Camat Banjar Buka Rapat Koordinasi Manajemen Risiko Bersama Inspektorat Kabupaten Buleleng

Admin banjar | 22 Januari 2026 | 45 kali

Banjar, 22 Januari 2026 — Bertempat di Ruang Rapat Kantor Camat Banjar, Camat Banjar Putu Widiawan membuka secara resmi Rapat Koordinasi Manajemen Risiko yang dihadiri oleh Sekretaris Camat Banjar, para Kepala Seksi (Kasi), staf Kantor Camat Banjar, serta Tim dari Inspektorat Kabupaten Buleleng.

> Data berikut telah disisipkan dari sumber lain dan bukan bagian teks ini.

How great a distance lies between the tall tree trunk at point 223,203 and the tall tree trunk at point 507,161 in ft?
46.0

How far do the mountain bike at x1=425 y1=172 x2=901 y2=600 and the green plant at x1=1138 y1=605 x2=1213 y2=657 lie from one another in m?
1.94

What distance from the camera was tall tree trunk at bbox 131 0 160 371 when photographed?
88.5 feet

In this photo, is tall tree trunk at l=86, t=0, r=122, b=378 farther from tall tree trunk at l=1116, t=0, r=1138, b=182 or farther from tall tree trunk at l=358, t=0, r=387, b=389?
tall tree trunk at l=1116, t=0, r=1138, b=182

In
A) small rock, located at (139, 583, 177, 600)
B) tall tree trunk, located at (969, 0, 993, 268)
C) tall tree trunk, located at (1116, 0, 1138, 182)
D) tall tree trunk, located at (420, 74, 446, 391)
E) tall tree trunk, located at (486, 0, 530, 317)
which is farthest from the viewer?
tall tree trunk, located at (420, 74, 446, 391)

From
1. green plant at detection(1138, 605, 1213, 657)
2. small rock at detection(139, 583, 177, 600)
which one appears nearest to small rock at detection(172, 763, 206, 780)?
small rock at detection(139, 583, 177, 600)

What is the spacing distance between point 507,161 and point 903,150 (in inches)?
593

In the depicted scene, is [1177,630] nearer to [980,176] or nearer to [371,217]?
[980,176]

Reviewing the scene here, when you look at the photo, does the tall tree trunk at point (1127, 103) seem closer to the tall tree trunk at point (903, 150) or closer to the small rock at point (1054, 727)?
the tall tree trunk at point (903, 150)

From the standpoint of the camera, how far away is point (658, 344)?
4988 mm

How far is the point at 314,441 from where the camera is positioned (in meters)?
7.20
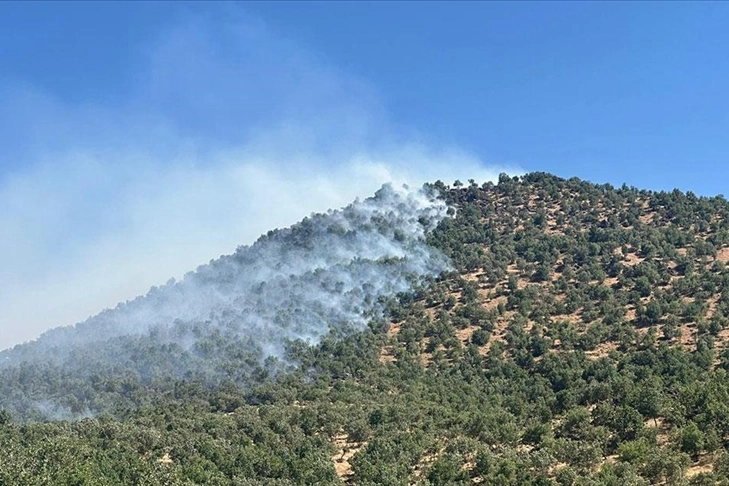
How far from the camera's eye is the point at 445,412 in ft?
345

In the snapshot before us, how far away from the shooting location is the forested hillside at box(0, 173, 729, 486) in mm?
77125

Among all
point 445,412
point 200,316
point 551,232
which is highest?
point 551,232

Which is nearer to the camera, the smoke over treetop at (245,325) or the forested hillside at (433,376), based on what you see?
the forested hillside at (433,376)

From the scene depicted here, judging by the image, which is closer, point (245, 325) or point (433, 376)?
point (433, 376)

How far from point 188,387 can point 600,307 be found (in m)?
90.0

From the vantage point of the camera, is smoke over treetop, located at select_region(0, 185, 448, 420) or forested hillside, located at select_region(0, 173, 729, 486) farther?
smoke over treetop, located at select_region(0, 185, 448, 420)

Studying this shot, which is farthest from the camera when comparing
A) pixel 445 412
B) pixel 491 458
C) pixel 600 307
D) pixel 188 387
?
pixel 600 307

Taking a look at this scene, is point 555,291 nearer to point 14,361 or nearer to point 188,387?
point 188,387

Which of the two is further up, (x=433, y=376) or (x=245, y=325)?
(x=245, y=325)

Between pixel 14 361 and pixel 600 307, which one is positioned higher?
pixel 600 307

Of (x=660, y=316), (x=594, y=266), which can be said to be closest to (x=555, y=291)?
(x=594, y=266)

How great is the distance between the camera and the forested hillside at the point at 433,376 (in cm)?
7712

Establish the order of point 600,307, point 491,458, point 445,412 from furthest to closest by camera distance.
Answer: point 600,307 < point 445,412 < point 491,458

Rapat koordinasi ini menghadirkan Tim Inspektorat Kabupaten Buleleng yang diketuai oleh Ibu Weda Saraswati selaku Pengendali Teknis, didampingi oleh jajaran tim Inspektorat dalam rangka memberikan pendampingan dan penguatan penerapan manajemen risiko di lingkungan Kecamatan Banjar.

Dalam arahannya, Camat Banjar Putu Widiawan menegaskan bahwa penerapan manajemen risiko merupakan bagian penting dalam mewujudkan tata kelola pemerintahan yang baik, transparan, dan akuntabel. Ia menekankan bahwa setiap perangkat kecamatan wajib memahami serta mampu mengidentifikasi potensi risiko dalam pelaksanaan tugas dan fungsi, baik yang berkaitan dengan administrasi, keuangan, maupun pelayanan publik.

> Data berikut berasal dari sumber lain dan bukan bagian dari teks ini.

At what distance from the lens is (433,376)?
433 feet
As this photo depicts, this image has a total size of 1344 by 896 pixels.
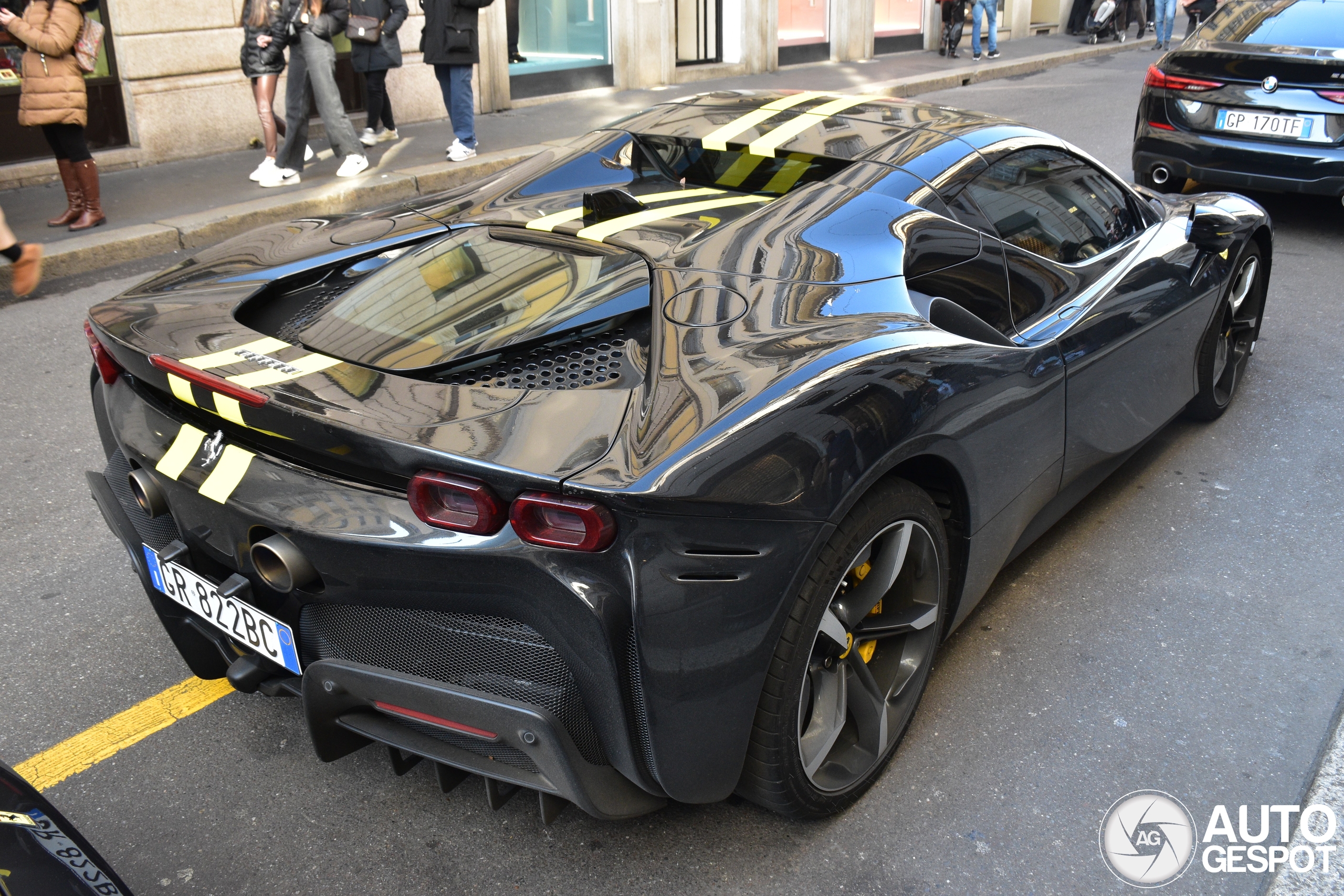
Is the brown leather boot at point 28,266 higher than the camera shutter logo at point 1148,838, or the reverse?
the brown leather boot at point 28,266

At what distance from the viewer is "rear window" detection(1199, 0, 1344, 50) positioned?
682 cm

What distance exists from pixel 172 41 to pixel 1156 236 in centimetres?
907

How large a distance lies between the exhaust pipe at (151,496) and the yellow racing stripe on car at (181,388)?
223 mm

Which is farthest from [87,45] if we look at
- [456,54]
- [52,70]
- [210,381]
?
[210,381]

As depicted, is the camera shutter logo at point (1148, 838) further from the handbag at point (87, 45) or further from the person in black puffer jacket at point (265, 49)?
the person in black puffer jacket at point (265, 49)

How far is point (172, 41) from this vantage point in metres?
9.85

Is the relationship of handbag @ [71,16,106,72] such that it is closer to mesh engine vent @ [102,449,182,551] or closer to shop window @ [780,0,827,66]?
mesh engine vent @ [102,449,182,551]

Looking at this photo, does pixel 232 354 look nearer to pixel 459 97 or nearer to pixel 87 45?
pixel 87 45

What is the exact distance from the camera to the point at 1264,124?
684 cm

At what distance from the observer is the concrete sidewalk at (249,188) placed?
24.1ft

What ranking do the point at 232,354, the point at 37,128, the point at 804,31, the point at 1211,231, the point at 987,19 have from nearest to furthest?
1. the point at 232,354
2. the point at 1211,231
3. the point at 37,128
4. the point at 804,31
5. the point at 987,19

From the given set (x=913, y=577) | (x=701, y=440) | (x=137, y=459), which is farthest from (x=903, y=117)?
(x=137, y=459)

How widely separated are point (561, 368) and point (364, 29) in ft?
27.2

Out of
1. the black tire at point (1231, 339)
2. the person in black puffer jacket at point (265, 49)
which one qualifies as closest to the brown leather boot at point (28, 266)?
the black tire at point (1231, 339)
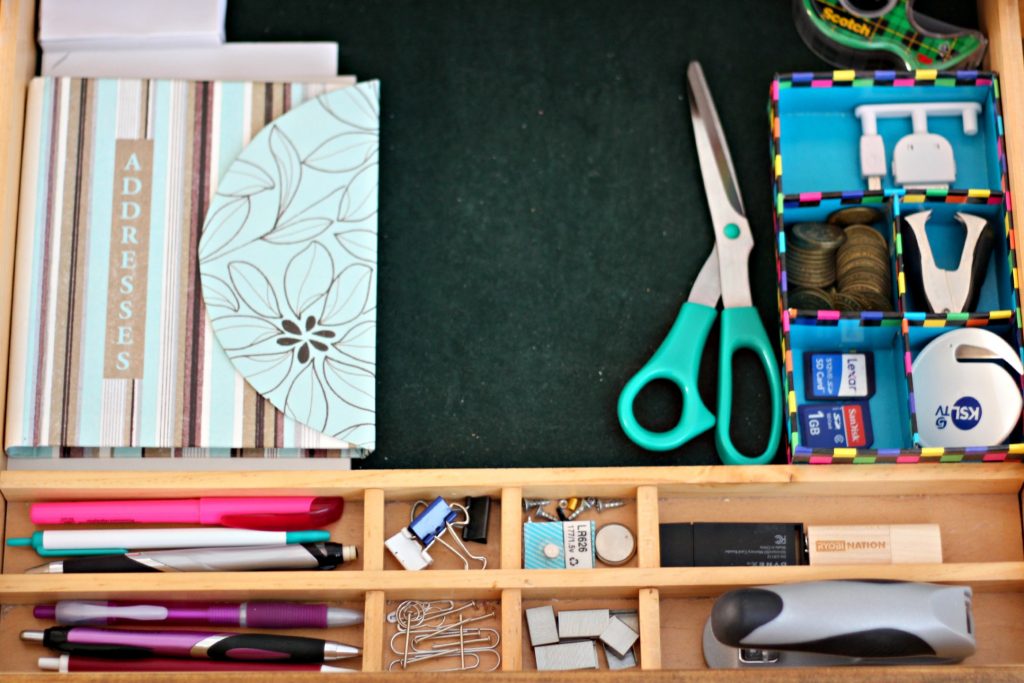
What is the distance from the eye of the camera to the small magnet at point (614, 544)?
Answer: 4.34 ft

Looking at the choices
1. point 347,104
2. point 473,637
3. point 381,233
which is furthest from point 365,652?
point 347,104

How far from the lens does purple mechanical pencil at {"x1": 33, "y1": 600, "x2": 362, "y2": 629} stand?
1.28 m

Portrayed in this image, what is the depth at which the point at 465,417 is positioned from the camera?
1.40 m

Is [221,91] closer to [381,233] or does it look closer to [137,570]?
[381,233]

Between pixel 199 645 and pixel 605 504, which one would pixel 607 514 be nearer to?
pixel 605 504

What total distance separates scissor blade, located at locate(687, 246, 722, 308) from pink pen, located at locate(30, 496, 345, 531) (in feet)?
1.63

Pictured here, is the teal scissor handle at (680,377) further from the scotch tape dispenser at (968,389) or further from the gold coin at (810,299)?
the scotch tape dispenser at (968,389)

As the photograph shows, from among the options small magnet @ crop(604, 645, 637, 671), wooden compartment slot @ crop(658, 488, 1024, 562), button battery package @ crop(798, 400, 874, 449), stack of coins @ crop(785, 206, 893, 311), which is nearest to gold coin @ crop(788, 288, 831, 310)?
stack of coins @ crop(785, 206, 893, 311)

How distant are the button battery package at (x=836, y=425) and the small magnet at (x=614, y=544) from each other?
0.23m

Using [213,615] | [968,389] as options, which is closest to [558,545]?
[213,615]

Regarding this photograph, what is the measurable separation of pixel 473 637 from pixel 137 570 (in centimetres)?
37

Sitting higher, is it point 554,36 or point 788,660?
point 554,36

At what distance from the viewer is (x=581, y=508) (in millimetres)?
1349

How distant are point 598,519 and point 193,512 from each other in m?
0.45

“Melalui penerapan manajemen risiko, kita dapat meminimalisir kesalahan, mencegah terjadinya penyimpangan, serta meningkatkan efektivitas kinerja dan kualitas pelayanan kepada masyarakat. Oleh karena itu, saya berharap seluruh peserta dapat mengikuti kegiatan ini dengan serius dan penuh tanggung jawab,” ujar Camat Banjar.

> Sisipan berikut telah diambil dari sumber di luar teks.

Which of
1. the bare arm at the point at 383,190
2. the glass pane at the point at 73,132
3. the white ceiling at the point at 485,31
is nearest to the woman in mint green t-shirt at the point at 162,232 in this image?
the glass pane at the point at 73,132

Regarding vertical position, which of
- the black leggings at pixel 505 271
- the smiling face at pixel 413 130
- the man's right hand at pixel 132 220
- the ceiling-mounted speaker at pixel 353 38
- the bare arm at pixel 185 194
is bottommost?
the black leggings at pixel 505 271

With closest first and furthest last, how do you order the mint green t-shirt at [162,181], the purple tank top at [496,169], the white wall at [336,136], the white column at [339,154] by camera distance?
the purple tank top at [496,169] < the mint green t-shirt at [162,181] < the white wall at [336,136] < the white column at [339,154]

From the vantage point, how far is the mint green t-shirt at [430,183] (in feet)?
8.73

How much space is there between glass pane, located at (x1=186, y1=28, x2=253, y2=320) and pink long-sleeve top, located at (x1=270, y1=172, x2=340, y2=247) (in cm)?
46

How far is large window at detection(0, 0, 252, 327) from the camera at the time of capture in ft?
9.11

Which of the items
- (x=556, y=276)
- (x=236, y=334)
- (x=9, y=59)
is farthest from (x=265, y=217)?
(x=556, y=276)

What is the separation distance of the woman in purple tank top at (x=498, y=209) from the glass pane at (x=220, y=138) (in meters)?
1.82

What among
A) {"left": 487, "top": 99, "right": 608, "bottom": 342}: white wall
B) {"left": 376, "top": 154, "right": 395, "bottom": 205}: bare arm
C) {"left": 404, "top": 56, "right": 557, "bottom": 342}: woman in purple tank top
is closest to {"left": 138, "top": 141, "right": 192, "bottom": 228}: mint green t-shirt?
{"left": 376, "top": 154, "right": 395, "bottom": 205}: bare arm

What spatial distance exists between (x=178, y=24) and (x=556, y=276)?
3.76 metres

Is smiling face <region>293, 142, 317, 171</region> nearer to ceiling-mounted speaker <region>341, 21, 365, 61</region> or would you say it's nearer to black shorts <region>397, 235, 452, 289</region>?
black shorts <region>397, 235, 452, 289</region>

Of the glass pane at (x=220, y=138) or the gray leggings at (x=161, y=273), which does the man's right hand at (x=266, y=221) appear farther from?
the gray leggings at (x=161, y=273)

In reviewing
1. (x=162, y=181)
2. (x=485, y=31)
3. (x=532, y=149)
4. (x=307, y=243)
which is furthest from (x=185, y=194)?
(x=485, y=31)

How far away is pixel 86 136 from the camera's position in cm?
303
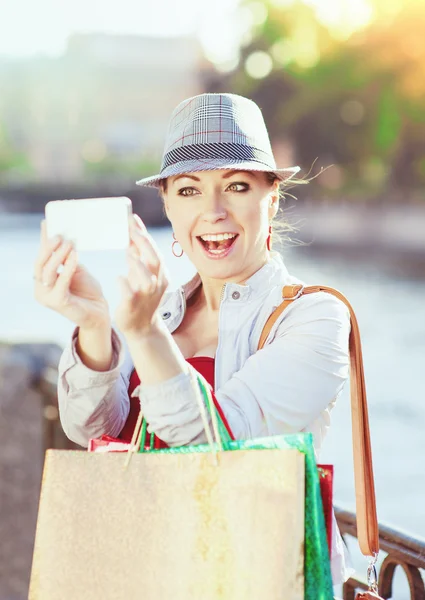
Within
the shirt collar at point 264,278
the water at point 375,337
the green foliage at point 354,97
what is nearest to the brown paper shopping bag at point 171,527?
Result: the water at point 375,337

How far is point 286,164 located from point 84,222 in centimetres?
3855

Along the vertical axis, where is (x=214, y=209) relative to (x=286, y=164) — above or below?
below

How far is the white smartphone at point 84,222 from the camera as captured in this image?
53.8 inches

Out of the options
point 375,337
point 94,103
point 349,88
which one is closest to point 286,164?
point 349,88

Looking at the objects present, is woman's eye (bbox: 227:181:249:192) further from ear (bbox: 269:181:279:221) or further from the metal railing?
the metal railing

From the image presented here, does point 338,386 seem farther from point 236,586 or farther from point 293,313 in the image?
point 236,586

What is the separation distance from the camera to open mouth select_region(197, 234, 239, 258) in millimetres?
1666

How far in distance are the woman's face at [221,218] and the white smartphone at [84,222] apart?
0.97ft

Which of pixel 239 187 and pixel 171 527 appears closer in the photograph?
pixel 171 527

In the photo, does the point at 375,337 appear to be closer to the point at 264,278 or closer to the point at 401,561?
the point at 401,561

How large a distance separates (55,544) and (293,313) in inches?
21.0

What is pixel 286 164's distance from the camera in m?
39.4

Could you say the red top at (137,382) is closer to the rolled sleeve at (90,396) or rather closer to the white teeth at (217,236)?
the rolled sleeve at (90,396)

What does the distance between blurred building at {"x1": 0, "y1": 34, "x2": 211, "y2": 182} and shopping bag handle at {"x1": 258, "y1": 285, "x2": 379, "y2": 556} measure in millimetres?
58336
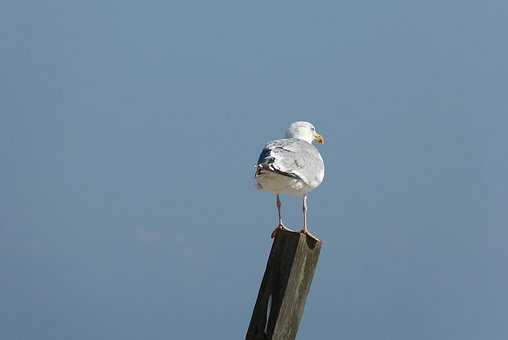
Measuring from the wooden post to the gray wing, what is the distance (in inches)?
176

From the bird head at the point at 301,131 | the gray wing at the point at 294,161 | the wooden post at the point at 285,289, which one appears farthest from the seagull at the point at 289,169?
the wooden post at the point at 285,289

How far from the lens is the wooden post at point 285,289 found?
4469 mm

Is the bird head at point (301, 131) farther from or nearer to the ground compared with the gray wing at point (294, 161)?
farther from the ground

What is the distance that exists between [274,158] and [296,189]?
0.69 meters

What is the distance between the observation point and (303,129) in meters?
12.8

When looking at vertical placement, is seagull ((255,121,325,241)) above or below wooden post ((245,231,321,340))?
above

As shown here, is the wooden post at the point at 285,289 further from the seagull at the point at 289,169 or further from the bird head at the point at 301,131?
the bird head at the point at 301,131

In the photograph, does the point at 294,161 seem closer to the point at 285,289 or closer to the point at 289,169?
the point at 289,169

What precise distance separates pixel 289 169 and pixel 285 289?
4964mm

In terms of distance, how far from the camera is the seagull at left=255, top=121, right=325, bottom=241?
9.30 meters

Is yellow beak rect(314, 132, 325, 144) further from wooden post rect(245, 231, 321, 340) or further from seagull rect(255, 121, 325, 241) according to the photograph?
wooden post rect(245, 231, 321, 340)

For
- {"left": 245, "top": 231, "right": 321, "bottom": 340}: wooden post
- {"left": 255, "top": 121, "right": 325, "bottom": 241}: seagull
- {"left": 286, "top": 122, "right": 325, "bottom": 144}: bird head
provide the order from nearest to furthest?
{"left": 245, "top": 231, "right": 321, "bottom": 340}: wooden post < {"left": 255, "top": 121, "right": 325, "bottom": 241}: seagull < {"left": 286, "top": 122, "right": 325, "bottom": 144}: bird head

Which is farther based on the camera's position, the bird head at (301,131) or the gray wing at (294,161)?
the bird head at (301,131)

Sementara itu, Ketua Tim Inspektorat Kabupaten Buleleng sekaligus Pengendali Teknis, Ibu Weda Saraswati, dalam arahannya menyampaikan bahwa manajemen risiko merupakan instrumen penting dalam Sistem Pengendalian Intern Pemerintah (SPIP). Ia menjelaskan bahwa setiap perangkat daerah, termasuk kecamatan, memiliki kewajiban untuk menyusun dan menerapkan manajemen risiko secara sistematis dan berkelanjutan.

“Manajemen risiko bukan hanya sebatas pemenuhan administrasi, tetapi menjadi dasar dalam pengambilan keputusan serta upaya pencegahan terhadap potensi permasalahan yang dapat menghambat pencapaian tujuan organisasi,” jelasnya.

Ibu Weda Saraswati juga menekankan pentingnya keterlibatan seluruh unsur organisasi dalam proses identifikasi, analisis, dan pengendalian risiko. Menurutnya, risiko harus dipetakan sejak tahap perencanaan kegiatan, sehingga langkah mitigasi dapat disiapkan lebih awal dan dilaksanakan secara efektif.

Lebih lanjut, Tim Inspektorat Kabupaten Buleleng mendorong agar hasil rapat koordinasi ini ditindaklanjuti dengan penyusunan dokumen manajemen risiko yang selaras dengan kondisi riil di lapangan serta dijadikan pedoman dalam pelaksanaan tugas sehari-hari.

Rapat koordinasi ini diharapkan dapat meningkatkan pemahaman aparatur Kecamatan Banjar dalam penerapan manajemen risiko serta memperkuat komitmen bersama dalam mewujudkan pemerintahan yang profesional, bersih, dan berintegritas.